## Выбранный текст:
▼▼▼
Хотя расхожие мнения современной психотерапевтической парадигмы напрямую заявляют о том, что, дескать, в первую оче­редь следует отыскать причину недуга и искоренить ее, чтобы наступило выздоровление, зададимся вопросом — а где гарантия того, что найденная причина действительно окажется истинной и изначально той, что обусловила появление проблемы? Раз. И два— кого следует считать критерием оценки истинности и причинности — пациента? психотерапевта? Оба они люди и, стало быть, субъективны. Следовательно, мнение каждого из них уже не истинно, хотя бы потому, что исходит из собственных представлений о мироздании, из личностного миропонимания. Кроме того, насколько мне известно, каждая из великого мно­жества целительствующих школ, что существуют в душеведении, именно свою концепцию полагает верной и фундаменталь­ной. Кому верить?

Как бы там ни было, в настоящее время существует лишь один путь, претендующий на отыскание травмирующей причины — через работу памяти — пусть такая работа и сти­мулируется различными методами —от психоанализа до гип­нотической регрессии.
▲▲▲
## Исходные данные:
▼▼▼
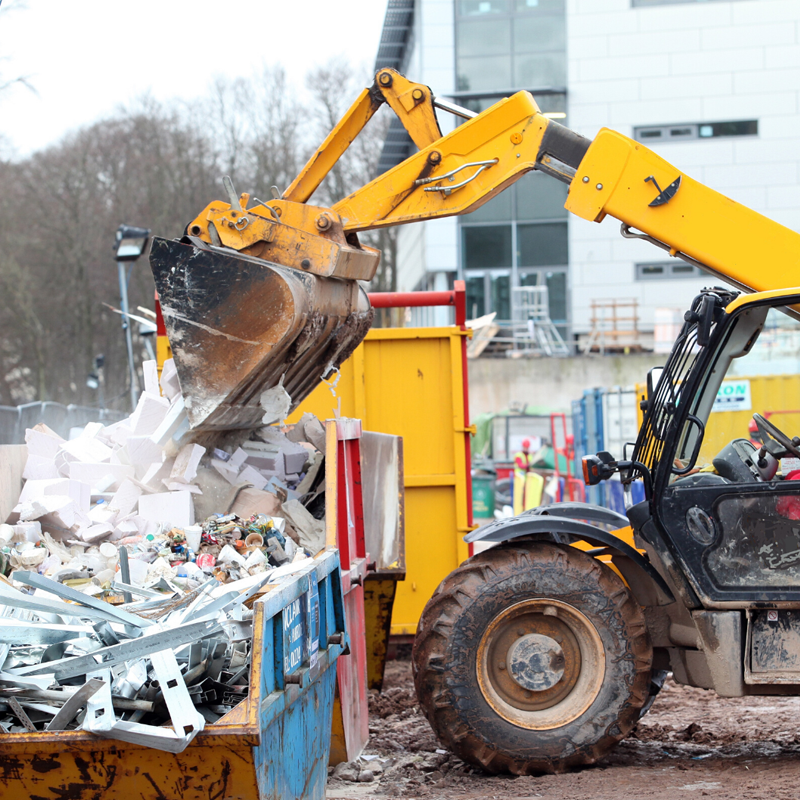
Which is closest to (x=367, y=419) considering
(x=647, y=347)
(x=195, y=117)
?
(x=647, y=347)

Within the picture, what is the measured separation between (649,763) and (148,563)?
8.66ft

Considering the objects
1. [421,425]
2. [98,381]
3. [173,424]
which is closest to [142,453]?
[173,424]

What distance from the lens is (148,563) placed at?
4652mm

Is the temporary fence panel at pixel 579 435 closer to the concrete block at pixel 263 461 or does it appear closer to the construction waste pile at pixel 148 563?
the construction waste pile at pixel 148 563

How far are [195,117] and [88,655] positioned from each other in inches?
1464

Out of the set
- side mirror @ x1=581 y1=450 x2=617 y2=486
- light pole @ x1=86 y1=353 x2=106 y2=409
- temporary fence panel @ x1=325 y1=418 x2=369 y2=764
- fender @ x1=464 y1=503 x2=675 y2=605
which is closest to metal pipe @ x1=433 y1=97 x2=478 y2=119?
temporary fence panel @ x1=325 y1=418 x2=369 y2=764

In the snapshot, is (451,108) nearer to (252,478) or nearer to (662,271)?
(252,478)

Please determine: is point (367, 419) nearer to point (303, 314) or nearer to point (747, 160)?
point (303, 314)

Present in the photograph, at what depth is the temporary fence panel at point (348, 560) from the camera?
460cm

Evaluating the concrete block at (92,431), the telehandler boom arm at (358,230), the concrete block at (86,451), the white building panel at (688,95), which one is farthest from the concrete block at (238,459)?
▲▲▲
▼▼▼
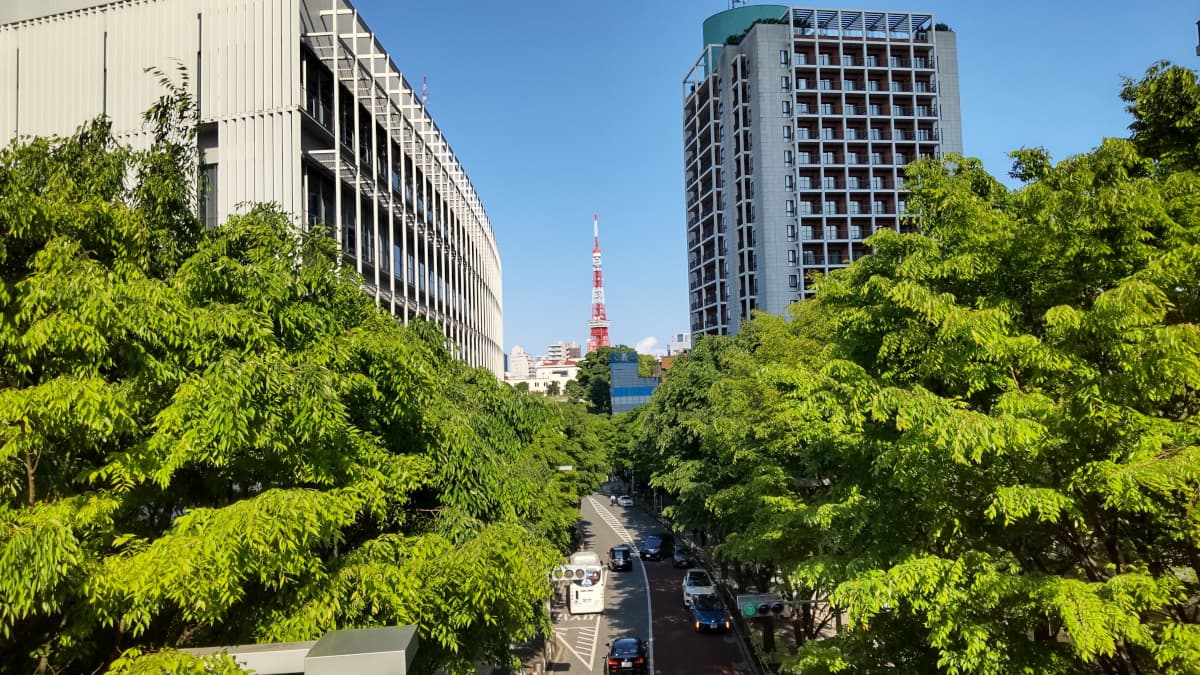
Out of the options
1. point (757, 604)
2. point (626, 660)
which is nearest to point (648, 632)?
▲▲▲
## Задание:
Повторите дословно часть выбранного текста, которая начинается со слов «Хотя расхожие мнения» и заканчивается словами «фундаменталь­ной. Кому верить?».

## Ответ:
Хотя расхожие мнения современной психотерапевтической парадигмы напрямую заявляют о том, что, дескать, в первую оче­редь следует отыскать причину недуга и искоренить ее, чтобы наступило выздоровление, зададимся вопросом — а где гарантия того, что найденная причина действительно окажется истинной и изначально той, что обусловила появление проблемы? Раз. И два— кого следует считать критерием оценки истинности и причинности — пациента? психотерапевта? Оба они люди и, стало быть, субъективны. Следовательно, мнение каждого из них уже не истинно, хотя бы потому, что исходит из собственных представлений о мироздании, из личностного миропонимания. Кроме того, насколько мне известно, каждая из великого мно­жества целительствующих школ, что существуют в душеведении, именно свою концепцию полагает верной и фундаменталь­ной. Кому верить?